[Records excerpted from a collection]
"""

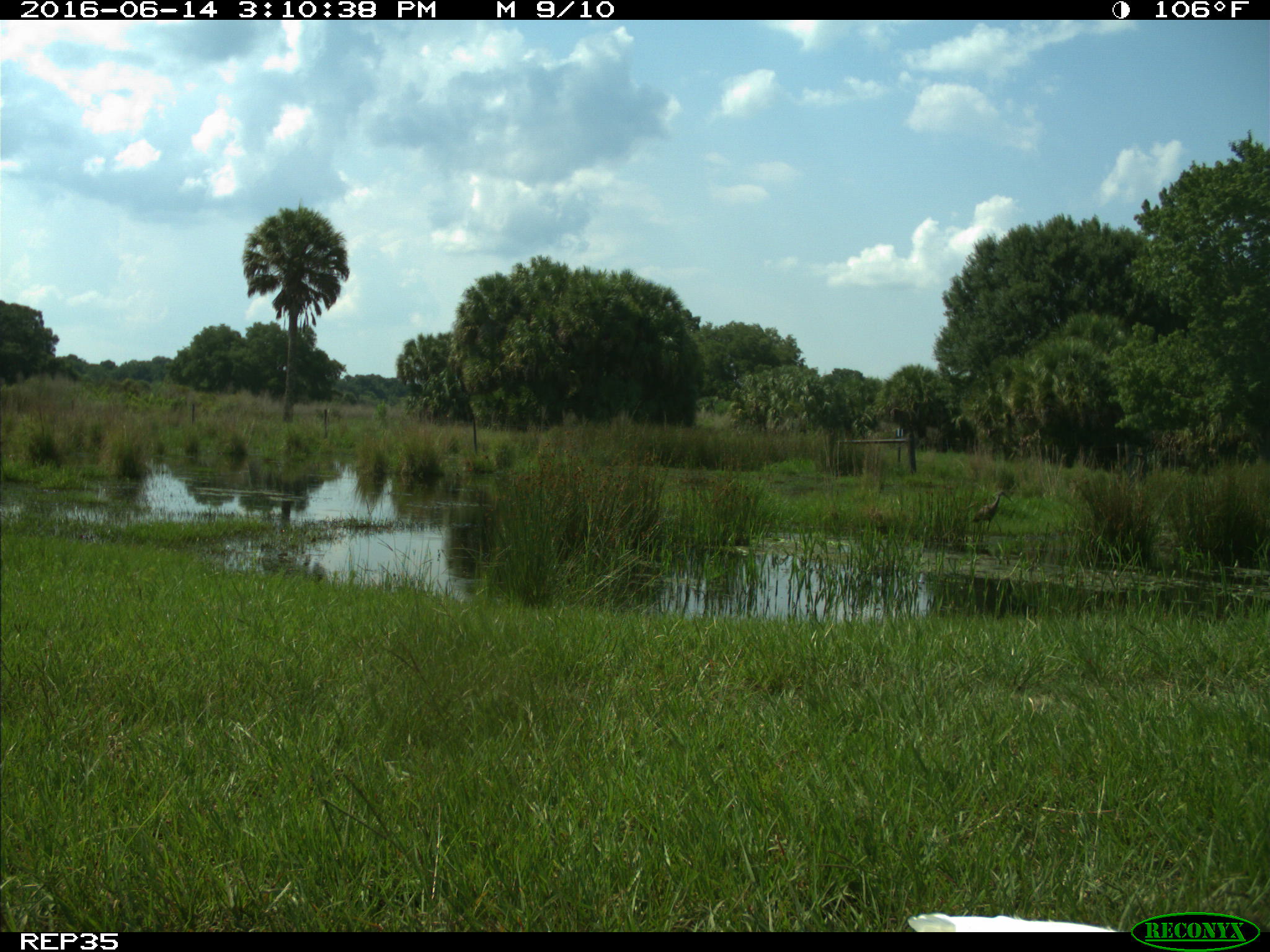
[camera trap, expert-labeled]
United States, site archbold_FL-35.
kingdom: Animalia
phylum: Chordata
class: Aves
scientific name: Aves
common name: birds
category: unidentified bird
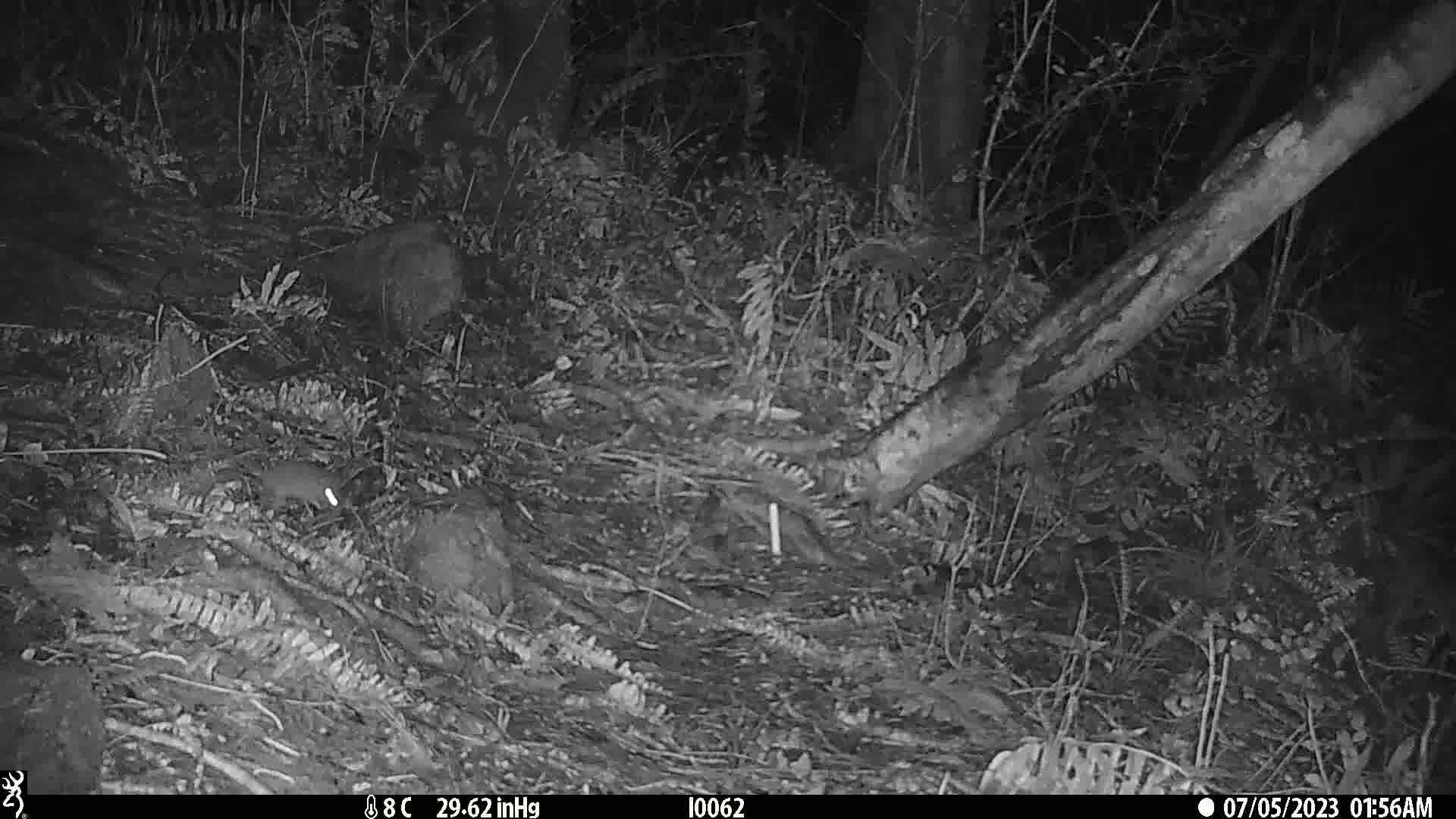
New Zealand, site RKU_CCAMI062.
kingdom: Animalia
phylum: Chordata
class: Mammalia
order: Rodentia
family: Muridae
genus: Rattus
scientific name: Rattus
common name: rat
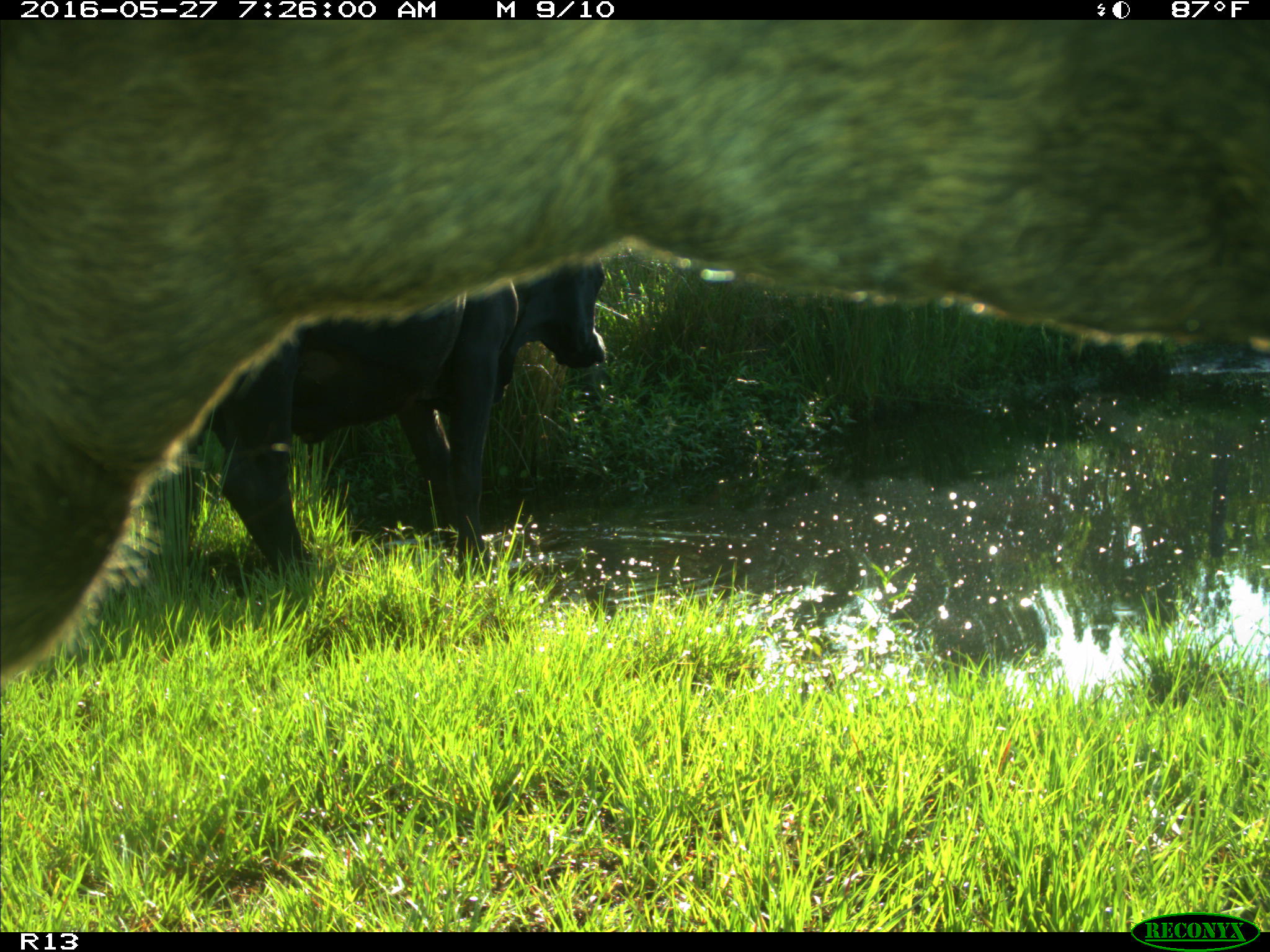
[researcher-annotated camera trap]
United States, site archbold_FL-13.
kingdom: Animalia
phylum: Chordata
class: Mammalia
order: Artiodactyla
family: Bovidae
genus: Bos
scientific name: Bos taurus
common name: domestic cow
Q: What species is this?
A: Bos taurus (domestic cow).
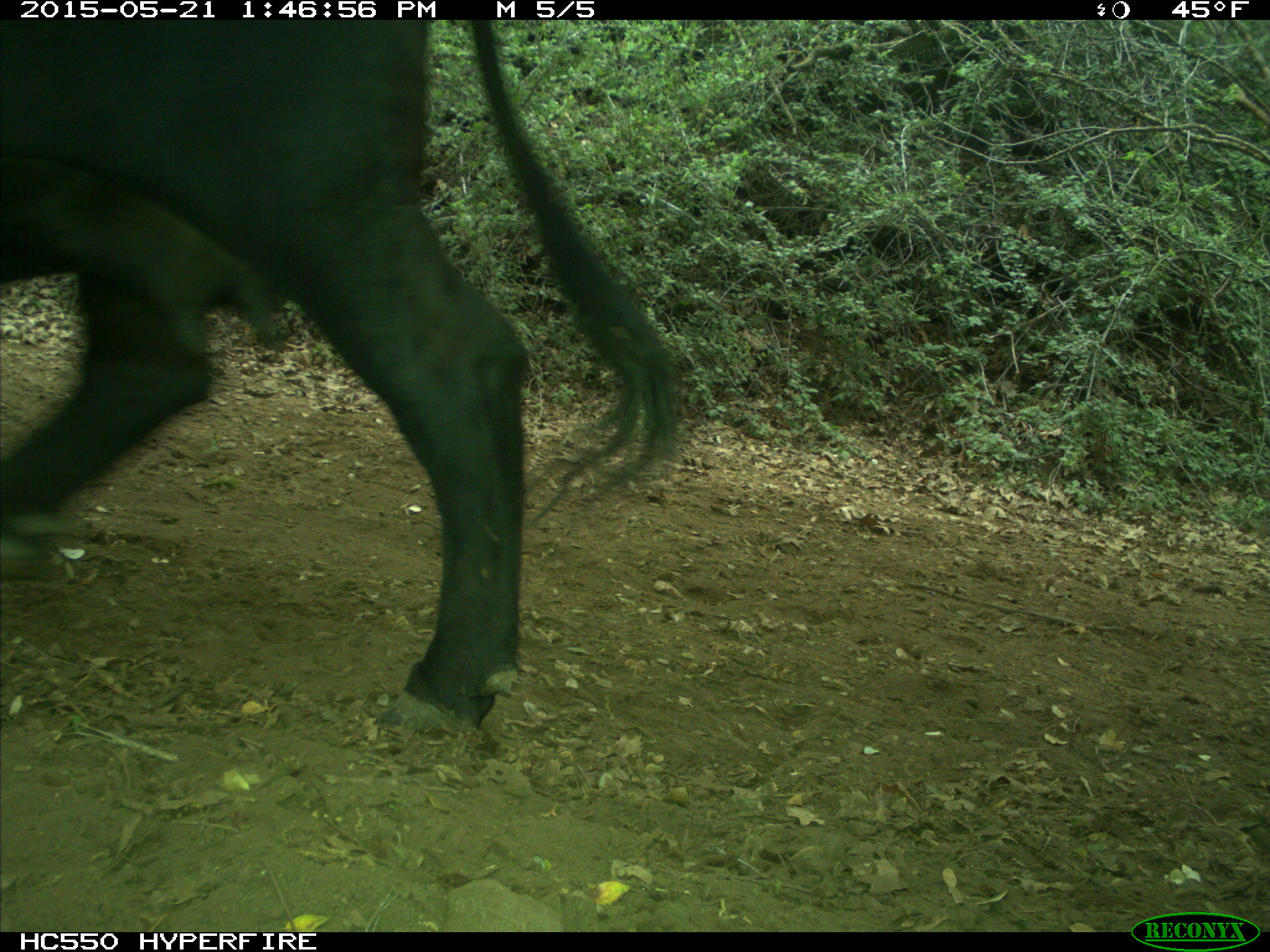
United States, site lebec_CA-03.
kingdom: Animalia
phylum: Chordata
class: Mammalia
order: Artiodactyla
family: Bovidae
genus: Bos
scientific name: Bos taurus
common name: domestic cow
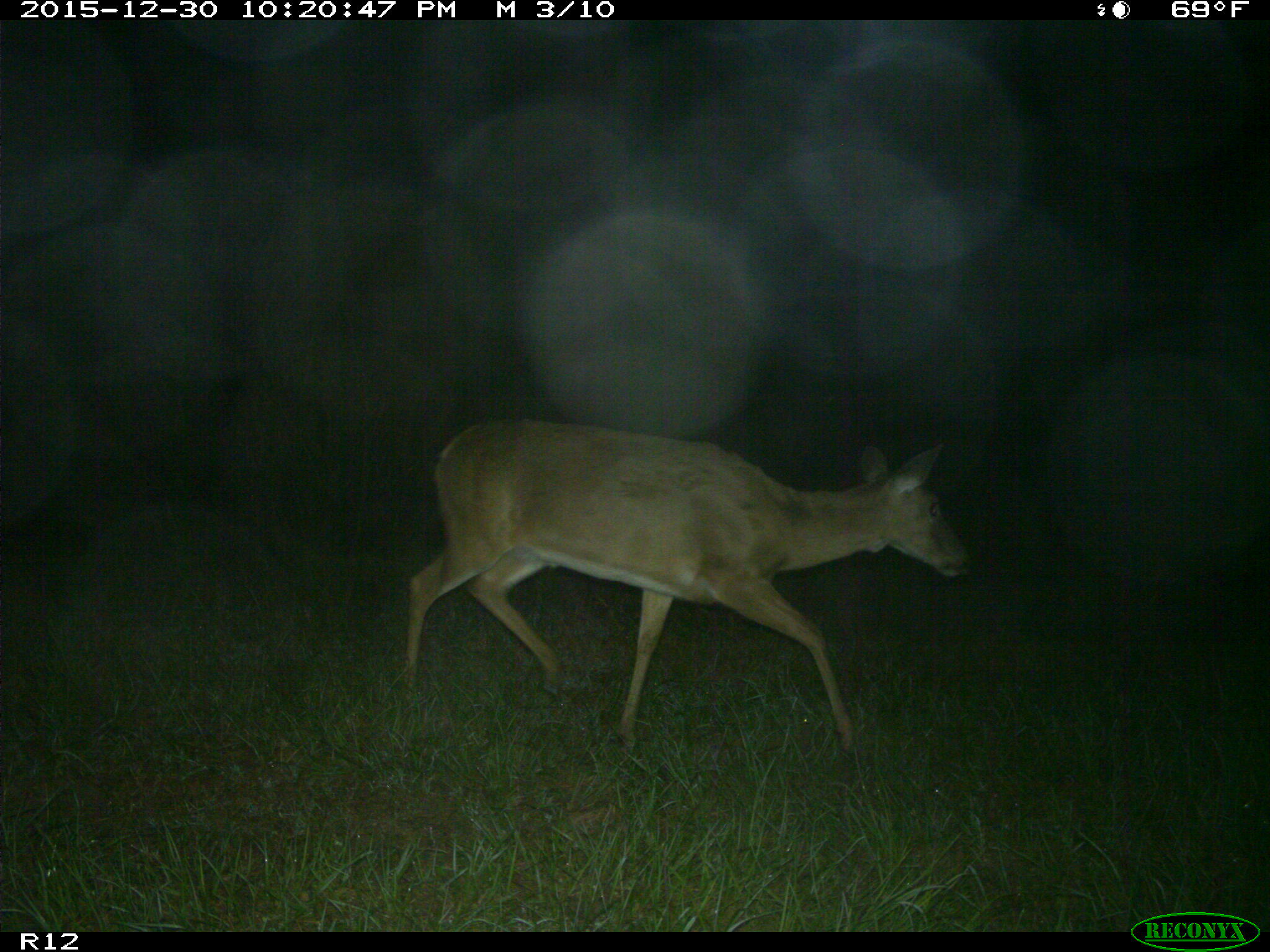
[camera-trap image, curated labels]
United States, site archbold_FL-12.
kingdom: Animalia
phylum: Chordata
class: Mammalia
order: Artiodactyla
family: Cervidae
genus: Odocoileus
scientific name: Odocoileus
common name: deer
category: unidentified deer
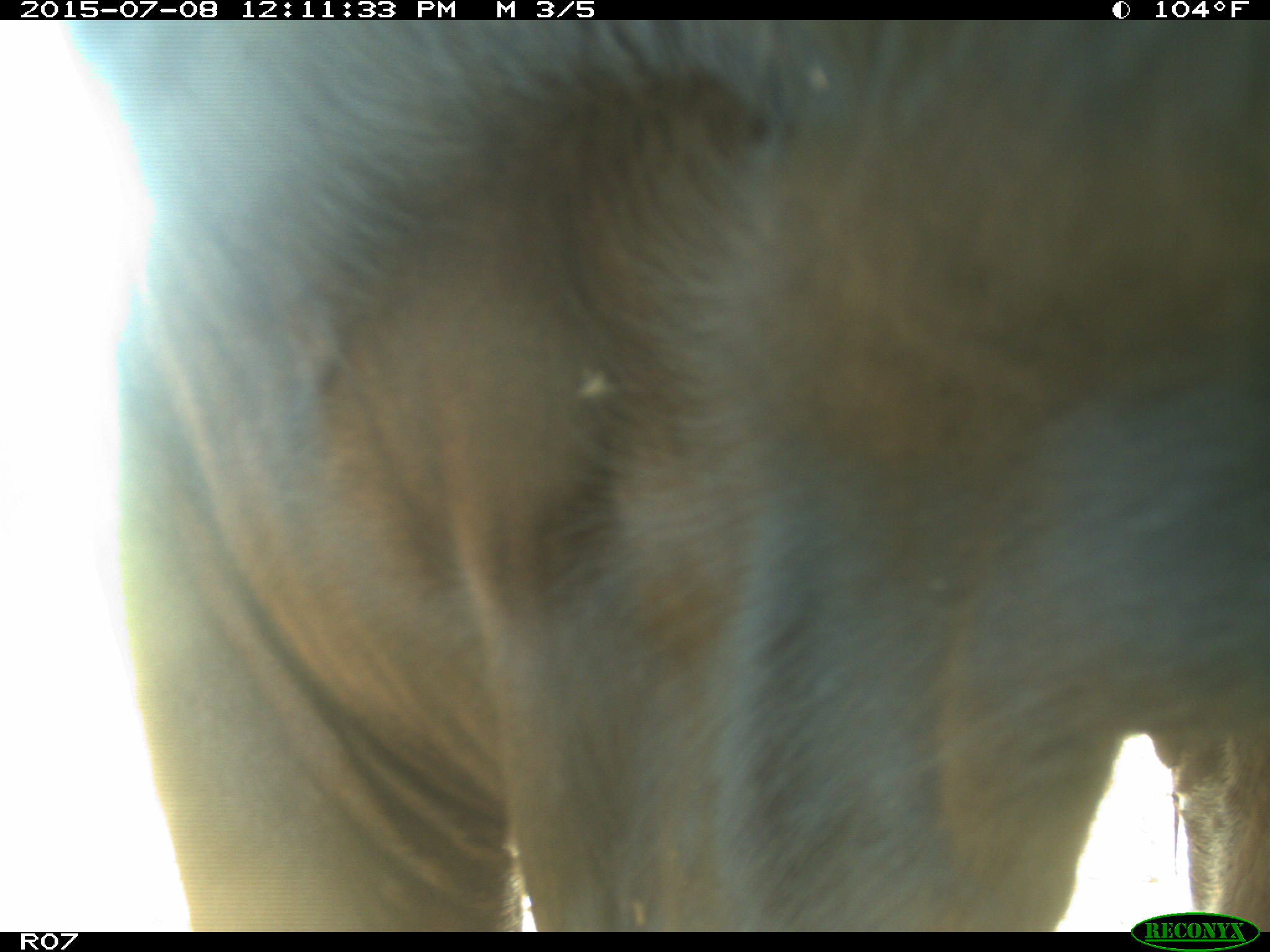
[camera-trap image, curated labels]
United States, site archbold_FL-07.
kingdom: Animalia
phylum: Chordata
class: Mammalia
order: Artiodactyla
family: Bovidae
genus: Bos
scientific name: Bos taurus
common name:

"""

**Required action**
Look through the entries above and report each line where the string "name" occurs.

**Result of the task**
scientific name: Aves
common name: birds
scientific name: Rattus
common name: rat
scientific name: Bos taurus
common name: domestic cow
scientific name: Bos taurus
common name: domestic cow
scientific name: Odocoileus
common name: deer
scientific name: Bos taurus
common name:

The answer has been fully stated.